第7話 マーク、合同クエストを受ける
ルルリアとパーティーを組んで1週間がたった。僕らはすでに何度か簡単なクエスト(依頼)をこなしていた。
ギルドに帰ってくるとタリアさんが待ってましたとばかりに駆けつけてくる。その大きな膨らみをブンブンさせながら。
「お戻りですか~お疲れ様です~」
僕らの専属受付嬢であるタリアさんが、クエストで採取してきた薬草を手に取り鑑定してくれている。

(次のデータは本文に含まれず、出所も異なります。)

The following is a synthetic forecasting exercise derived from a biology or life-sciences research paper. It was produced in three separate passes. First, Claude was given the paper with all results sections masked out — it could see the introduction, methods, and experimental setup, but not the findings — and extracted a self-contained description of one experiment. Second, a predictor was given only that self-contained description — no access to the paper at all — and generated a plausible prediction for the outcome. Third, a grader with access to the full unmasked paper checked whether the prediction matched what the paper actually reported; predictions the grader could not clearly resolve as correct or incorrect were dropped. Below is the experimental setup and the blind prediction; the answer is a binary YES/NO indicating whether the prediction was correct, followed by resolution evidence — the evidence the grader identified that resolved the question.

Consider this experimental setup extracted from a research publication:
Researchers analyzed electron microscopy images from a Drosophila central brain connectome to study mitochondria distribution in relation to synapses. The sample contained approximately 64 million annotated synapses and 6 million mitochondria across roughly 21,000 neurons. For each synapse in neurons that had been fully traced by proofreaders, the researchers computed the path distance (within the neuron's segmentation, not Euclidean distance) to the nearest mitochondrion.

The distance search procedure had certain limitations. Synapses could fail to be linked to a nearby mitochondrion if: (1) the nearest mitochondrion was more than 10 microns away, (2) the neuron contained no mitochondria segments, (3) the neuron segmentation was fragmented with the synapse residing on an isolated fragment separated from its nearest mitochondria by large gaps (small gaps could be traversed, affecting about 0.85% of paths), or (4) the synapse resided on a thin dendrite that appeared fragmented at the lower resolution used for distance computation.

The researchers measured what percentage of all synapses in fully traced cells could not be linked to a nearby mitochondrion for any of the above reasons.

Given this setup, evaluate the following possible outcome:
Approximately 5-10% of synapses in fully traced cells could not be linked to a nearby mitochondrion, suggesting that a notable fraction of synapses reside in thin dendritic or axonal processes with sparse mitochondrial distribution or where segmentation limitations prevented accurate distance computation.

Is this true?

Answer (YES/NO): NO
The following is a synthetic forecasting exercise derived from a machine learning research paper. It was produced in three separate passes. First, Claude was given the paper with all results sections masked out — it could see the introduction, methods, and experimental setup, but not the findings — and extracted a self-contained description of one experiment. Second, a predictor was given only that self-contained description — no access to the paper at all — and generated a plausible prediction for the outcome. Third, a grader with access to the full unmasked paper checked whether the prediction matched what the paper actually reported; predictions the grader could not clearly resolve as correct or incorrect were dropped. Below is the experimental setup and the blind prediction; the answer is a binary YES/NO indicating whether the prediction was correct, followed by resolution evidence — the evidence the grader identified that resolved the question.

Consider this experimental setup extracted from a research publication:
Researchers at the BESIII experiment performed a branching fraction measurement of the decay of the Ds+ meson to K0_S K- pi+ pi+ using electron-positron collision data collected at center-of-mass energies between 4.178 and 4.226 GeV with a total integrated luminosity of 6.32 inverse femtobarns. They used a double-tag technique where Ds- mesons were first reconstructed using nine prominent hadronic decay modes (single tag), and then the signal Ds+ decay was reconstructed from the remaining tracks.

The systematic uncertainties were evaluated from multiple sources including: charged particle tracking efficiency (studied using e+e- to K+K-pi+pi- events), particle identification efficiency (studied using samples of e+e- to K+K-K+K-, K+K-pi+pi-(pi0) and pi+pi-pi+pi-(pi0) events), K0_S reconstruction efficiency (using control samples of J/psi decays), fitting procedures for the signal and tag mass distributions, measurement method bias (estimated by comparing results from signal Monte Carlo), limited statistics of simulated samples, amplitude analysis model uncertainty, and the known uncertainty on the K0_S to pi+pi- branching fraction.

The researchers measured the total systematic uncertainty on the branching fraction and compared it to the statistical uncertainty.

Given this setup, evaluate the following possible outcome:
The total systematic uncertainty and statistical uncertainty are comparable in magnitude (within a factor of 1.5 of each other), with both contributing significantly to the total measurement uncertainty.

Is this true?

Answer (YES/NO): YES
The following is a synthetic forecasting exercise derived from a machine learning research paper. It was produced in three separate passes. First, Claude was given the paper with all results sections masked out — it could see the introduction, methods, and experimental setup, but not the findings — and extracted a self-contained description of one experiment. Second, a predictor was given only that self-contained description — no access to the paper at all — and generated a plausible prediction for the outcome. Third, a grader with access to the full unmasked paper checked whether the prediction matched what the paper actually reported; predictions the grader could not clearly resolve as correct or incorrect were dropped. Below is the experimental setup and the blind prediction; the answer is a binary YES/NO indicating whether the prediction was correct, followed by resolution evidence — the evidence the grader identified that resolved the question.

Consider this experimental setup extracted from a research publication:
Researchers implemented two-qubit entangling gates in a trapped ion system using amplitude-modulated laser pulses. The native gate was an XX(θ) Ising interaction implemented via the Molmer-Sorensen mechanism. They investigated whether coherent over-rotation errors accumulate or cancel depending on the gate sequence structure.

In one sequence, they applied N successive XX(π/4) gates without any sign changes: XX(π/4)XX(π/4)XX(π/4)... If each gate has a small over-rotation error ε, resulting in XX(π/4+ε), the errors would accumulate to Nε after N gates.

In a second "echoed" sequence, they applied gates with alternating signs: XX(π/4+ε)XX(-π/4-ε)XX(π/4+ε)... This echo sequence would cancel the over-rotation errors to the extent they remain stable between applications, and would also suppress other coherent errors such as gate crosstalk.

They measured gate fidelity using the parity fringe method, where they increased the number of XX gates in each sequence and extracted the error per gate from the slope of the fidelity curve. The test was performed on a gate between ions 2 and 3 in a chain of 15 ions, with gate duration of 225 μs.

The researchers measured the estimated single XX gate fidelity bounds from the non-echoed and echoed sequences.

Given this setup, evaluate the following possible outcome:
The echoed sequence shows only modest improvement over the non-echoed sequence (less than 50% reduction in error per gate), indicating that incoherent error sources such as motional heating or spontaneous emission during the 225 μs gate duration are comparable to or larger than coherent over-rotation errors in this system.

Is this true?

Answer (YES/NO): NO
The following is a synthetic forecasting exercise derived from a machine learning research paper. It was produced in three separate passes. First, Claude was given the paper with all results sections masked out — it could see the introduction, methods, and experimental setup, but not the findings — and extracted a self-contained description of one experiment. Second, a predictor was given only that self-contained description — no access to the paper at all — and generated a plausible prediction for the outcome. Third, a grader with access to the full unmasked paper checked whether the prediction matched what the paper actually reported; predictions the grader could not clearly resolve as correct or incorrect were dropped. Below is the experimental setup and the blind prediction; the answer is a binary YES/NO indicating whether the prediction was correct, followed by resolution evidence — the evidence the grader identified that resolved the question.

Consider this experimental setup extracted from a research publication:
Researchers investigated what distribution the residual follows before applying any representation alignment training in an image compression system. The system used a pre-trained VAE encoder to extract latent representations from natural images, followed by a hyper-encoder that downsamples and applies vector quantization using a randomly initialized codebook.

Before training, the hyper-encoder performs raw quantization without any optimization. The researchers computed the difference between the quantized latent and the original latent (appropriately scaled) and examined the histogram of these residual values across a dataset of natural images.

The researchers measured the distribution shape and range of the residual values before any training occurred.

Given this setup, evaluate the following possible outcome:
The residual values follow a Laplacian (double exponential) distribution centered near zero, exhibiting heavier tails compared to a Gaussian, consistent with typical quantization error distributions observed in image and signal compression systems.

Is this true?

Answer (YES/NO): NO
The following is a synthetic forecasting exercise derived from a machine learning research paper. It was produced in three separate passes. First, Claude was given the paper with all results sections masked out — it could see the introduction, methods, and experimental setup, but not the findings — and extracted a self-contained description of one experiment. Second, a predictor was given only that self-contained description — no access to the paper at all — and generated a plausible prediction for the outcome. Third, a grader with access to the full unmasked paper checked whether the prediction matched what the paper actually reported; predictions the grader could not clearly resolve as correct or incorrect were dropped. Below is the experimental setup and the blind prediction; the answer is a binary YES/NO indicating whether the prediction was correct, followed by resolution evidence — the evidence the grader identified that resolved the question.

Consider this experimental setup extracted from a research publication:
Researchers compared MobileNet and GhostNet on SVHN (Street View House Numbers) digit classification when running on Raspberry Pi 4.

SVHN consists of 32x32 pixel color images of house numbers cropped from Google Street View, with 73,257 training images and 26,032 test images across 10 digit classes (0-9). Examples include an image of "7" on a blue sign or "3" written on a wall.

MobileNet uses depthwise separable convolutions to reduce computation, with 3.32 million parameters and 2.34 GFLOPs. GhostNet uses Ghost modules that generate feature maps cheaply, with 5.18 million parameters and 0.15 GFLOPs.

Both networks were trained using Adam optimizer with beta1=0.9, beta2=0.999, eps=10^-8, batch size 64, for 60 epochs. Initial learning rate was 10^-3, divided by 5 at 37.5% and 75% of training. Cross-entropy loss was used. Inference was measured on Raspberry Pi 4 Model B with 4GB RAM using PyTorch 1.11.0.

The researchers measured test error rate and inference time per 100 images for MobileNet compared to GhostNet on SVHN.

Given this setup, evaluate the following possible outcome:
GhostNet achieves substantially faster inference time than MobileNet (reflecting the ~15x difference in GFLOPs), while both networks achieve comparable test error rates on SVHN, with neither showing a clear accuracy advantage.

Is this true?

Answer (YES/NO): NO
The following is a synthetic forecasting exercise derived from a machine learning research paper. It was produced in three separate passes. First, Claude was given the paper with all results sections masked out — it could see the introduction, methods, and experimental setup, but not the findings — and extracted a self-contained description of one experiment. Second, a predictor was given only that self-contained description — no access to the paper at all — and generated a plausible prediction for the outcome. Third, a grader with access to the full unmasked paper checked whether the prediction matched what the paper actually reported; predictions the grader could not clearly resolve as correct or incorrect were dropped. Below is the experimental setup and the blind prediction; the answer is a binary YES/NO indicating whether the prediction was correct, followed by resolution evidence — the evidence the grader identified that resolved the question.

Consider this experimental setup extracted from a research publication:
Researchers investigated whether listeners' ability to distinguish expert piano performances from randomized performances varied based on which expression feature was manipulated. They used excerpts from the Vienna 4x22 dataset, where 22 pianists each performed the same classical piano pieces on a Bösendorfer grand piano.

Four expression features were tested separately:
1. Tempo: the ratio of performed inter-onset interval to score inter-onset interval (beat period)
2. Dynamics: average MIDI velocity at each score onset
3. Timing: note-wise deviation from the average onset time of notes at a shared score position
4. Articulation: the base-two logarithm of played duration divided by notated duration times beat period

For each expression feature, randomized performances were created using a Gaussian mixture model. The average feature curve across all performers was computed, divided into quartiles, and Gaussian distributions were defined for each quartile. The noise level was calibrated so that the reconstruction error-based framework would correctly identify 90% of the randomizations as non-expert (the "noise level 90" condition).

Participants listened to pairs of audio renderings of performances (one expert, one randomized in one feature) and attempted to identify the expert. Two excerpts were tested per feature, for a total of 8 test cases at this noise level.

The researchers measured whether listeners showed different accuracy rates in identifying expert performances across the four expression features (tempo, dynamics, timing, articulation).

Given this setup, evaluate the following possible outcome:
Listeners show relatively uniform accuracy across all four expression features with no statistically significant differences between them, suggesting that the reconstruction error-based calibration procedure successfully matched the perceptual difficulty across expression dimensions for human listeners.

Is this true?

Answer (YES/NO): NO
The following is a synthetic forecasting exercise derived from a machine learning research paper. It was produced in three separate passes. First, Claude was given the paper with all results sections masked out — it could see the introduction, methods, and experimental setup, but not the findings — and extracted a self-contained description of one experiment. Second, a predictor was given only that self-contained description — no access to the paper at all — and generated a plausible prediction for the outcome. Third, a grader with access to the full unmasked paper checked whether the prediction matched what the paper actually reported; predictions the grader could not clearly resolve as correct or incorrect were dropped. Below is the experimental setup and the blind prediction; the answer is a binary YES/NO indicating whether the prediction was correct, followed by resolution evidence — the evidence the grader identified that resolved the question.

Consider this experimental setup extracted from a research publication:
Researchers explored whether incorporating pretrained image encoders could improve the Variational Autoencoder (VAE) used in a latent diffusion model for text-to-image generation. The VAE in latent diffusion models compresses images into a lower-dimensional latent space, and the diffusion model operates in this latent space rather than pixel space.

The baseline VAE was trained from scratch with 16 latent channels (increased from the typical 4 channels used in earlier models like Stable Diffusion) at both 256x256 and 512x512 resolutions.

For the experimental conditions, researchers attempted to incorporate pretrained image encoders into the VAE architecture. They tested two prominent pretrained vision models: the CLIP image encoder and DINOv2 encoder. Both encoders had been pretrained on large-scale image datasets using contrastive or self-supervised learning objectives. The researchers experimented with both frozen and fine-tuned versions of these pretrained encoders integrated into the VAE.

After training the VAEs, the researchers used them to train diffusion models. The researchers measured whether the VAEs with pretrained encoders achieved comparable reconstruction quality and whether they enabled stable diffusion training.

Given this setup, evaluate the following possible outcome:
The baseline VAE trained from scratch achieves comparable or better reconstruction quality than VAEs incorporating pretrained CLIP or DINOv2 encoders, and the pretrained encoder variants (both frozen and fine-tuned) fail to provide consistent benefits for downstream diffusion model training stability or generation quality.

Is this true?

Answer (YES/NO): YES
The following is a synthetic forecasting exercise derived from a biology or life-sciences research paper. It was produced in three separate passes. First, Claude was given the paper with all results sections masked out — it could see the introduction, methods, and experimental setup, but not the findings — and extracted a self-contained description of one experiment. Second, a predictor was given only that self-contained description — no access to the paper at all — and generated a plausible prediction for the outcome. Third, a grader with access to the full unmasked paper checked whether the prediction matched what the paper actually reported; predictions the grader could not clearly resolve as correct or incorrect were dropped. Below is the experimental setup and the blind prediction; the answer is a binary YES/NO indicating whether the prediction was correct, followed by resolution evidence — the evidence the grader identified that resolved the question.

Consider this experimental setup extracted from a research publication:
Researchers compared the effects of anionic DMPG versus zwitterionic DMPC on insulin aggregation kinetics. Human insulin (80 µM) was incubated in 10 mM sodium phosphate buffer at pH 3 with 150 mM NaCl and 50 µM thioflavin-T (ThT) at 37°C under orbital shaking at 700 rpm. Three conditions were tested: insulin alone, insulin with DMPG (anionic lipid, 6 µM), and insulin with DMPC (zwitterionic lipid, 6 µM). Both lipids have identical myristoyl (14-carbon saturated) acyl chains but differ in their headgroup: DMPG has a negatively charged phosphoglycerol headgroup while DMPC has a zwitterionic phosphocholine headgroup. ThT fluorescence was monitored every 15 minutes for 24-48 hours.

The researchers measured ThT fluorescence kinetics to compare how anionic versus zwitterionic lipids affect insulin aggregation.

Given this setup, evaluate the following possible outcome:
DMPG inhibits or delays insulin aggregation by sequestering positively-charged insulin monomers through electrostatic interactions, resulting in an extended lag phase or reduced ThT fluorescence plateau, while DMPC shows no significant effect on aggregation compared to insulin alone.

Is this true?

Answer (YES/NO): NO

「はい~今回もクエストは達成です~報酬をお受け取りください~」
僕はタリアさんから差し出された報酬を受け取る。報酬はルルリアと半分こだ。
当初ルルリアは報酬を受け取ろうとしなかったが、それはダメだと説得して半分こに至る。仲間だしね。
コツコツとクエストをこなしていたので、毎月入れている妹のための治療費もだいぶ溜まってきた。
今はパーティーがFランクなので、受けられるクエストも限られるうえに報酬単価も低い。まあその分難易度の低いクエストが多いのだが。
ランクが上がれば難易度の高いクエストも受けられるようになる。その分報酬も上がる。
「では、では~明日のクエストも決めていきますか~ちょうどいいのがあるんですよ~」
タリアさんから差し出された紙をみる。ふむ。「合同クエスト:フレイムタイガー討伐」とな。
合同クエストとは、複数の冒険者が共同で依頼を受けるクエストである。
フレイムタイガーはDランクの魔物だ。ただしそれは単体でという条件つきである。群れるとDランク以上の脅威となるからだ。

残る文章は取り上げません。